> [Goal of the exercise]: Please extract each line of the material below that contains the string "rule". Case counts, so skip lines where it appears only in different capitalization.

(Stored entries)
_____

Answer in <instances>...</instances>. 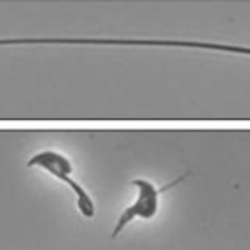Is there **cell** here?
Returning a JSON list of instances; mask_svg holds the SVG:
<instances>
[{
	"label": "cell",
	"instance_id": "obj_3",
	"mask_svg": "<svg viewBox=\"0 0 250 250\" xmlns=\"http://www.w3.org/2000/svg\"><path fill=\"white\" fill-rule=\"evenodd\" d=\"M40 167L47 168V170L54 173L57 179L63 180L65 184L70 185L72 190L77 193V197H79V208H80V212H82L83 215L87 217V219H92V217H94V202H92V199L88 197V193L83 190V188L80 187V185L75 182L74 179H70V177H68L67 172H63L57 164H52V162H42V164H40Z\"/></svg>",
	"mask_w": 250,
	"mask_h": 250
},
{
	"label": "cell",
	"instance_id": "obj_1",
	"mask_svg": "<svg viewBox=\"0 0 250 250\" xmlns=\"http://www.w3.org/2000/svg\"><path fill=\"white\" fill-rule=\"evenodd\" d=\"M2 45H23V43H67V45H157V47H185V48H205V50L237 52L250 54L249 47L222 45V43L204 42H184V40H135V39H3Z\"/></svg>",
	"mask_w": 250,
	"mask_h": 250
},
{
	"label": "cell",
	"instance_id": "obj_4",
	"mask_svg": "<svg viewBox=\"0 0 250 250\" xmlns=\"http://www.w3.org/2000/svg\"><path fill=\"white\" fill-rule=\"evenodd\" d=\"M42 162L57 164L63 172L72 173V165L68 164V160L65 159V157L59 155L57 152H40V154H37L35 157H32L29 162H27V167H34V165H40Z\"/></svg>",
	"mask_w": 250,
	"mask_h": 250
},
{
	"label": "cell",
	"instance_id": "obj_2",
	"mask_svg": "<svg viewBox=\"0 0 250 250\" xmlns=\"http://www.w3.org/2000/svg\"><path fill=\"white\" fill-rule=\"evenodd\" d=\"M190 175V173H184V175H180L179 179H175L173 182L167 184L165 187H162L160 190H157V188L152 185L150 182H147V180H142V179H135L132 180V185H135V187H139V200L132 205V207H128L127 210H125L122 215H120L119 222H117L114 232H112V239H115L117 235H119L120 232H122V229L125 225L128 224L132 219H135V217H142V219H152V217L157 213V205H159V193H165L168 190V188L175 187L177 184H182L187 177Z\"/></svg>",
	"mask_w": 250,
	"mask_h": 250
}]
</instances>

_____

> [Answer to the task]:
	"mask_svg": "<svg viewBox=\"0 0 250 250\" xmlns=\"http://www.w3.org/2000/svg\"><path fill=\"white\" fill-rule=\"evenodd\" d=\"M40 167L47 168V170L54 173L57 179L63 180L65 184L70 185L72 190L77 193V197H79V208H80V212H82L83 215L87 217V219H92V217H94V202H92V199L88 197V193L83 190V188L80 187V185L75 182L74 179H70V177H68L67 172H63L57 164H52V162H42V164H40Z\"/></svg>",
	"mask_svg": "<svg viewBox=\"0 0 250 250\" xmlns=\"http://www.w3.org/2000/svg\"><path fill=\"white\" fill-rule=\"evenodd\" d=\"M2 45H23V43H67V45H157V47H185V48H205V50L237 52L250 54L249 47L222 45V43L204 42H184V40H135V39H3Z\"/></svg>",
	"mask_svg": "<svg viewBox=\"0 0 250 250\" xmlns=\"http://www.w3.org/2000/svg\"><path fill=\"white\" fill-rule=\"evenodd\" d=\"M42 162L57 164L63 172L72 173V165L68 164V160L65 159V157L59 155L57 152H40V154H37L35 157H32L29 162H27V167H34V165H40Z\"/></svg>",
	"mask_svg": "<svg viewBox=\"0 0 250 250\" xmlns=\"http://www.w3.org/2000/svg\"><path fill=\"white\" fill-rule=\"evenodd\" d=\"M190 175V173H184V175H180L179 179H175L173 182L167 184L165 187H162L160 190H157V188L152 185L150 182H147V180H142V179H135L132 180V185H135V187H139V200L132 205V207H128L127 210H125L122 215H120L119 222H117L114 232H112V239H115L117 235H119L120 232H122V229L125 225L128 224L132 219H135V217H142V219H152V217L157 213V205H159V193H165L168 190V188L175 187L177 184H182L187 177Z\"/></svg>",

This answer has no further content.